Outside Pentagon, a Defenseless Feeling

Scene: Many employees were watching the news of the New York City disaster when their own nightmare hit. Survivors emerge with stories of horror and heroism.


WASHINGTON — As she limped blindly through smoke and debris, smelling her burnt hair, feeling the pain from her peeling skin and a blow that had momentarily knocked her to the floor, Ann Parham thought about her mother.

"I thought about my mother and the kind of news she would be getting," Parham said. "I didn't want that to happen, so I kept moving."

Parham was among the lucky ones Tuesday on the west side of the Pentagon. She got out.

"I am very, very fortunate," she said. "I am blessed. Other people, I'm afraid, were not so fortunate."

'A Sinking Feeling That We Could Be Next'

Only moments before a hijacked airliner slammed into the Defense Department's massive headquarters across the Potomac River from the capital, Parham had been standing with co-workers watching television reports from New York.

"We commented to each other that we were at ground zero," she said. "In hindsight, we should have known right there to get out, but we didn't."

Patrick Smith, who also had been watching the horrifying news, remembered: "I just had a kind of sinking feeling in my gut that we could be the next target. When I heard the blast, I had no doubt in my mind what it was."

Smith and Parham were among the more than 20,000 civilian workers and members of the armed forces who evacuated the Pentagon Tuesday morning. Some were injured and emotionally shaken by brushes with death. Others were so far away in the vast structure that they felt only a thudding sound--"like snowfall coming off the roof," in the words of Deputy Undersecretary of Defense Jeanne Fites.

And many, including Fites, were struck by the contrast between the horror of what had happened inside and the serenity of an otherwise perfect, sunny, autumn-like day outside.

"People were calm, just not believing it," said Fites, who left her office on the opposite side of the building from the crash site and walked to safety in an adjacent park. "There was a beautiful breeze along the river."

Smith, a civilian records management specialist, and his co-worker Parham, the Army's chief librarian, were near the site where the plane struck.

"The only thing that separated me from the E-Ring," where the airliner hit, "was the copy machine room," Parham said.

Their office on the second floor was in a recently renovated section where old walls had been removed to create a huge area of small cubicles. "Dilbertville," she calls it, referring to the comic-strip character who has become a symbol of faceless office workers.

Parham was at a copying machine with her back to the explosion, but Smith was facing toward the outside, he said.

"I could see a fireball heading for me. I dropped to the floor and put my face down. The flame was there and then it was gone. It almost sucked the breath out of you.

"I stayed down until the sprinklers came on. Then I got up and started toward a window I could see," Smith said.

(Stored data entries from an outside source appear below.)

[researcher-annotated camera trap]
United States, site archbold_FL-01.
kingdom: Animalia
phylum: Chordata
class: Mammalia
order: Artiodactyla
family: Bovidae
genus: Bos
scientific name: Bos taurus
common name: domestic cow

Running for Their Lives Amid Heat and Smoke

"Some military guys were at a door calling out and directing people out into the corridor."

There, Smith linked up with Parham. The fireball had apparently swept over her from behind. Something crashed down from the ceiling, hitting her head and felling her. Her left shoe disappeared, and she broke a toe.

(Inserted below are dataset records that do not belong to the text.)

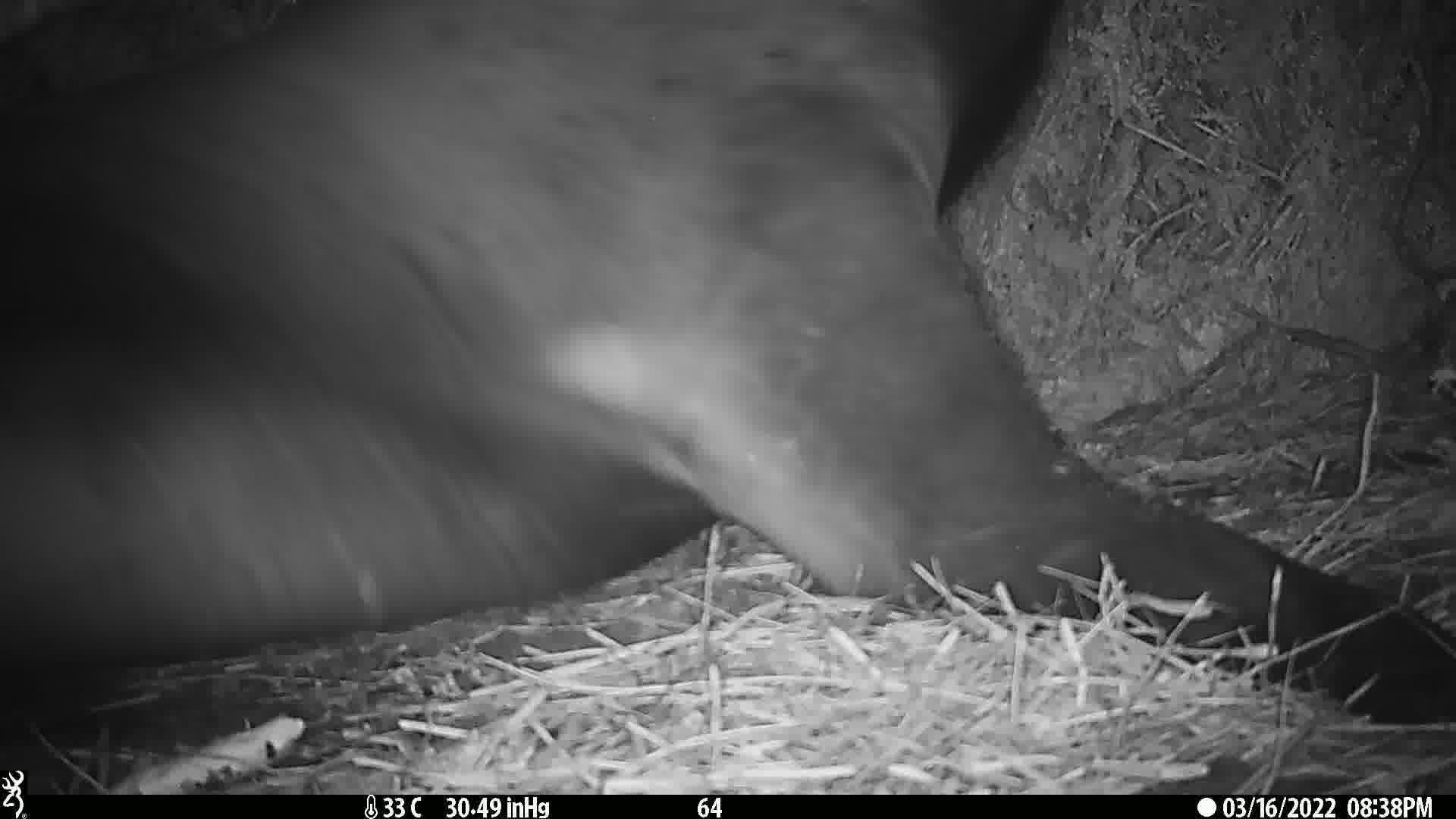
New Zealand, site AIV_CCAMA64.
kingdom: Animalia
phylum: Chordata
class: Mammalia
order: Carnivora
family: Otariidae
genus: Phocarctos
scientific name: Phocarctos hookeri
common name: new zealand sea lion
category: sealion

But she too got up and started scrambling out, surrounded by intense heat and thick smoke.

"The next thing that came to mind was that I would be burned alive," Parham said. That's when she thought about her mother and pushed harder.

In the corridor, she found Smith. He took her hand and helped her follow a growing stream of people working their way outside.

"It's the most horrific thing I've ever gone through," Parham said. "I hope I never have to go through anything like it again."

Along the smoky corridors of the labyrinthine building, workers were streaming toward the exits to escape an enemy they didn't know but instinctively loathed.

"There were folks with burns, cuts, abrasions, smoke inhalation," said Army Maj. Ryan Yantis. "We've got some pretty high emotions here today."

Alan Wallace, a civilian firefighter who works for the Defense Department, was among those treated for burns. He and a partner were working near the helipad where the airliner first hit the ground.

He heard the roar of the plane, looked up and saw it about 50 feet above them. "Run for your life!" he shouted, and the two men dived under a firetruck stationed beside the helipad.

"There was a crash, a fireball. I didn't know what had happened. I said, 'Mark, are you OK?' There was debris everywhere."

He and his partner got up and worked for about 45 minutes helping people before Wallace was relieved for treatment of second-degree burns on his arm.

Army Lt. Col. Clarence Hilton, whose office is in the wedge of the Pentagon that was struck, said, "I had just got up from my desk when I felt the concussion. Parts of the ceiling began to come down, bits and pieces of it.

"Initially we got down, just in case there was a second explosion," Hilton said. "Then we evacuated."